Not bad. The voice is a little bland and there are some mistakes in there like not every RCT has a group receiving a placebo or control because sometimes it’s not ethical to withhold treatment for the sake of a study. Also the blindfolds are a little misleading. They explain it the right way but I wish it was clearer that blinding doesn’t mean blindfolding. Although, it creates a hilarious visual of blindfolded researchers and patients walking around trying to conduct a study while the statisticians run their analyses without being able to see what they’re doing. If that was the epitome of science, it might actually be a little more popular.

Dawkins has five reasons why learning about double-blind RCTs could help:

1. We would learn not to generalise from anecdotes.

2. We would learn how to assess the likelihood that an apparently important effect might have happened by chance alone.

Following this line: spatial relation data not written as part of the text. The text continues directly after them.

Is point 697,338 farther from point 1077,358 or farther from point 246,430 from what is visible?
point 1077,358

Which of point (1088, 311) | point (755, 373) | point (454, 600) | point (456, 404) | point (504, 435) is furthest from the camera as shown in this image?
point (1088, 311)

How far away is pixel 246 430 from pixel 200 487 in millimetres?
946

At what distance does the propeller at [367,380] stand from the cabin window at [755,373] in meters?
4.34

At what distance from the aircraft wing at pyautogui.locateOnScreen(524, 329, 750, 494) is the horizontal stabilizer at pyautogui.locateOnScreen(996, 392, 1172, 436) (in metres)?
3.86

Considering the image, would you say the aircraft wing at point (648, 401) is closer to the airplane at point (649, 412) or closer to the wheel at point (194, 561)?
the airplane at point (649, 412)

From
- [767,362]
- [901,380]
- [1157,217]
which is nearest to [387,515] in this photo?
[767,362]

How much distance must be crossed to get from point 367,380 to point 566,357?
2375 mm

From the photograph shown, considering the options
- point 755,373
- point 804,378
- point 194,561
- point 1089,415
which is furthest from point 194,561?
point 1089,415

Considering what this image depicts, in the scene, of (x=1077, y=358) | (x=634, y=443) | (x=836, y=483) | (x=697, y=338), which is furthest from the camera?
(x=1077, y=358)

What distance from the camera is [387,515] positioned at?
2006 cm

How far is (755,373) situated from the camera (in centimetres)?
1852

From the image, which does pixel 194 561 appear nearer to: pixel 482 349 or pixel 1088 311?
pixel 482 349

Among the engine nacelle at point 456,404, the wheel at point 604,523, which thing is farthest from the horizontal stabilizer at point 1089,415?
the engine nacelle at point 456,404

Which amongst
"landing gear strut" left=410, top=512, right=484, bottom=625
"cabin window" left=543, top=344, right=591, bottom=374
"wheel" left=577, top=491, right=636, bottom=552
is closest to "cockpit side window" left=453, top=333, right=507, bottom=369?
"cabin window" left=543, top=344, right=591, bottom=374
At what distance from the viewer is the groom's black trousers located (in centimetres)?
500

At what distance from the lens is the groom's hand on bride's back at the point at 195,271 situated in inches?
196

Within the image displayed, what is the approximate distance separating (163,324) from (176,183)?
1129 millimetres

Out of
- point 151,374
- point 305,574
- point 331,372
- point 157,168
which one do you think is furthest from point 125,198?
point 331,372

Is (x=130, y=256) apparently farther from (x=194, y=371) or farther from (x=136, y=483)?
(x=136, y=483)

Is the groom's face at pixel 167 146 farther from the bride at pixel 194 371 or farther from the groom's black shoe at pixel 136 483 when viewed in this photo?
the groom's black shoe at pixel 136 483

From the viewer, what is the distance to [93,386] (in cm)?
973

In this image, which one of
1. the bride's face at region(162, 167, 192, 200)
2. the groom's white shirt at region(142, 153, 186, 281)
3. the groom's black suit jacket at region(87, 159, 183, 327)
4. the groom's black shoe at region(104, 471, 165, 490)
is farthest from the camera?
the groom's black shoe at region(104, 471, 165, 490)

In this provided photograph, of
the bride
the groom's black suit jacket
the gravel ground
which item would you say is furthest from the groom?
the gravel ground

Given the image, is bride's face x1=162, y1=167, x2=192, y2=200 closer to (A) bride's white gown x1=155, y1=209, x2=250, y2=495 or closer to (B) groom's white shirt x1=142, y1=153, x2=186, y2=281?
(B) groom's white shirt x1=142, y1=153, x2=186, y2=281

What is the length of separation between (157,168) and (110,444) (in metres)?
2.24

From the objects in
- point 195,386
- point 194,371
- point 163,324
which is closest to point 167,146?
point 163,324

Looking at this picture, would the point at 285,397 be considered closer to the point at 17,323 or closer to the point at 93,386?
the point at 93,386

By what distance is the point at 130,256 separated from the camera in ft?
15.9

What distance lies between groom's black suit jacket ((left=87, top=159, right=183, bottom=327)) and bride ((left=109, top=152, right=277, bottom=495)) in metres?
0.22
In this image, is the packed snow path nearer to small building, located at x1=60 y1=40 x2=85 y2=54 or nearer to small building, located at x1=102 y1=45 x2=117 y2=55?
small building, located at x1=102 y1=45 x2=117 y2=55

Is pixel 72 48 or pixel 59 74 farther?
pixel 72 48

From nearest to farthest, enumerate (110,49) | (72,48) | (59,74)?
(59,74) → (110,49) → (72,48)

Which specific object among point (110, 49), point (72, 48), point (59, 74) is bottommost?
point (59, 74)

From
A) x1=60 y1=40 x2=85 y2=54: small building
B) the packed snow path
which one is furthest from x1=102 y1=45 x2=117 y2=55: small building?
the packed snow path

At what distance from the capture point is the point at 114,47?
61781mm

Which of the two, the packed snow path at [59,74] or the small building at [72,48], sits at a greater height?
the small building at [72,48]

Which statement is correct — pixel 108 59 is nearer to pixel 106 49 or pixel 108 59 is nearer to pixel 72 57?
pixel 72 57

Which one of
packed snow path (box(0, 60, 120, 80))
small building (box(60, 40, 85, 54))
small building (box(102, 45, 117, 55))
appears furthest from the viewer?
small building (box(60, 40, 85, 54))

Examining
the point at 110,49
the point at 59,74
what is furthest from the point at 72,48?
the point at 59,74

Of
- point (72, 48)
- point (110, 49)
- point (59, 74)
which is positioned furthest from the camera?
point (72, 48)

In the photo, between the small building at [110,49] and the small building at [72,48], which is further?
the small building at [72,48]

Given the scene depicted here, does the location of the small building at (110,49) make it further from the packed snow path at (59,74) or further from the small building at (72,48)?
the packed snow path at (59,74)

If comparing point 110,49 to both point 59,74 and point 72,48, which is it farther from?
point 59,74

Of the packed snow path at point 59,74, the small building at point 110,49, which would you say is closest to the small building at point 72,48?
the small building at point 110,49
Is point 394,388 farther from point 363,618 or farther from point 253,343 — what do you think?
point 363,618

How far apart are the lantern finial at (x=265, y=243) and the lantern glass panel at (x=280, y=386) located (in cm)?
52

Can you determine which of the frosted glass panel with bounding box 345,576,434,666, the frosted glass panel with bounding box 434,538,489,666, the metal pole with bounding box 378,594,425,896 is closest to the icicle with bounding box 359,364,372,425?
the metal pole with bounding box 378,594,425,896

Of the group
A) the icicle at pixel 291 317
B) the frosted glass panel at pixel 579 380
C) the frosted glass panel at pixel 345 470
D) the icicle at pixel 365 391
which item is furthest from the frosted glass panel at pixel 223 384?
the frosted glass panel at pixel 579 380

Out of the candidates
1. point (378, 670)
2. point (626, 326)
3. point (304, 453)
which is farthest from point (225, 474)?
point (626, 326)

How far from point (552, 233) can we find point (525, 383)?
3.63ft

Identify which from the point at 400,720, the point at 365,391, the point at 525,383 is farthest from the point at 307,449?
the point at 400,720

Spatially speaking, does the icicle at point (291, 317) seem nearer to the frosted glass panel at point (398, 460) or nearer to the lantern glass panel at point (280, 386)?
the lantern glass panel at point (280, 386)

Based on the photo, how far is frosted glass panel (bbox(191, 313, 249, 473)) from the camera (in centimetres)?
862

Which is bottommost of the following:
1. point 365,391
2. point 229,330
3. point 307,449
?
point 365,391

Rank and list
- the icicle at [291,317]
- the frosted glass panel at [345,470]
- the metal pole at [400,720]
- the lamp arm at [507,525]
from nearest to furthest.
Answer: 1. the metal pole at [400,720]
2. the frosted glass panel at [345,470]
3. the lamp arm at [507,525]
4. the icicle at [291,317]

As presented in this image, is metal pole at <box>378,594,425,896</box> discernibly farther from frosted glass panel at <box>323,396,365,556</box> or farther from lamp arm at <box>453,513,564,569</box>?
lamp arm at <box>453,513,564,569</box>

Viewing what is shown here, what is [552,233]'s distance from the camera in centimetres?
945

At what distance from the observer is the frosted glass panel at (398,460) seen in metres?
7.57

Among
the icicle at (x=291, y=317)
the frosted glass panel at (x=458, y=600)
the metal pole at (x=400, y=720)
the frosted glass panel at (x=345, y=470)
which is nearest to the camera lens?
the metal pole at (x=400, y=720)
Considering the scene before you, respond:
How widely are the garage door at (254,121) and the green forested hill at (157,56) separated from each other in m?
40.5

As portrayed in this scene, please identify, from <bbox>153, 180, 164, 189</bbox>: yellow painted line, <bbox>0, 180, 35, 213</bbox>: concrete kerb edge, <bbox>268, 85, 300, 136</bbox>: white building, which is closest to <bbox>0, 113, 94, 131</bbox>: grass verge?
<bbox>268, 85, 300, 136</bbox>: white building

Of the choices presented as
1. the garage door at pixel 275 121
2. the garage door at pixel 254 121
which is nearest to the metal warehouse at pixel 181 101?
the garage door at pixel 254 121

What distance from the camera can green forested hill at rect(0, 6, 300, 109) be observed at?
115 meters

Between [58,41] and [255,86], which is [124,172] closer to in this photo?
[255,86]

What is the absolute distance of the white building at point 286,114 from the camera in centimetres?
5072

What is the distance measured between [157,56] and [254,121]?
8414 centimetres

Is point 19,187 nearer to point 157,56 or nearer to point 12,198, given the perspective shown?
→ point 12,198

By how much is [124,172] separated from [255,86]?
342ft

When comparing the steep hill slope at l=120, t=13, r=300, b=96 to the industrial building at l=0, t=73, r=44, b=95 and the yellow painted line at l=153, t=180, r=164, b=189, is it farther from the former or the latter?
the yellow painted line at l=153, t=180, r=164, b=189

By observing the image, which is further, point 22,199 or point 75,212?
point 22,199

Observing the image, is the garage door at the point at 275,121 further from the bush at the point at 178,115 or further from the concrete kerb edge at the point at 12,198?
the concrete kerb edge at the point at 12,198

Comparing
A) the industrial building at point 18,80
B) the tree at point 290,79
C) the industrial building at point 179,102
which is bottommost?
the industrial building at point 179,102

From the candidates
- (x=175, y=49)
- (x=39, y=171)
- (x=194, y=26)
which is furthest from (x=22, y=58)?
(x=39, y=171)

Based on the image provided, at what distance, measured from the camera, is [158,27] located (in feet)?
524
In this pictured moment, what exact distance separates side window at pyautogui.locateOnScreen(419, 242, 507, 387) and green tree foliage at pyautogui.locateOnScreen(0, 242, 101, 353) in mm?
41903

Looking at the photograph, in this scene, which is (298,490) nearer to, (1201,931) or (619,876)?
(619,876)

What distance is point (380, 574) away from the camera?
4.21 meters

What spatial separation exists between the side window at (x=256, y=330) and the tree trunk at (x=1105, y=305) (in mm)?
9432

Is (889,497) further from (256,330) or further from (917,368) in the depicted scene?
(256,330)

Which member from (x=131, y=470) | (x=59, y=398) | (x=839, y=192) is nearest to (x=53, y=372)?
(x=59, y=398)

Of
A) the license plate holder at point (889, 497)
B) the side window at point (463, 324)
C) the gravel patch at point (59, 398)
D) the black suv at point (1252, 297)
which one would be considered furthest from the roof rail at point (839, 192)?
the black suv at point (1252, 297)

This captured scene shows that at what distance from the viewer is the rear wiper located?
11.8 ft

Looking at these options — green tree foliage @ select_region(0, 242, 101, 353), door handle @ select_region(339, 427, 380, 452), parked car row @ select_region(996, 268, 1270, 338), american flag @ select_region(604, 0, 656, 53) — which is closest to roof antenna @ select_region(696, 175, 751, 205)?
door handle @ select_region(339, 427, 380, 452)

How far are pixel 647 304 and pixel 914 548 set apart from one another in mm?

3. We would learn how extremely difficult it is to eliminate subjective bias, and that subjective bias does not imply dishonesty or venality of any kind. This lesson goes deeper. It has the salutary effect of undermining respect for authority, and respect for personal opinion.

4. We would learn not to be seduced by homeopaths and other quacks and charlatans, who would consequently be put out of business.

5. We would learn critical and sceptical habits of thought more generally, which not only would improve our cognitive toolkit but might save the world.

I like numbers 3 and 5. I think convincing people not to do numbers 1 and 4 will require more explanation than how a double-blind RCT works. Number 2 requires knowledge of statistics (knowledge that I think could be simple to teach too), not just knowledge of RCTs.

I wonder what a difference it would make if every single high-school student was exposed to a few weeks of learning about double-blind RCTs in grade 9 or 11 or whatever grade you learned biology in. I actually think it would be a low cost-high reward intervention. Although we wouldn’t know how effective an intervention it was until we did an RCT on it.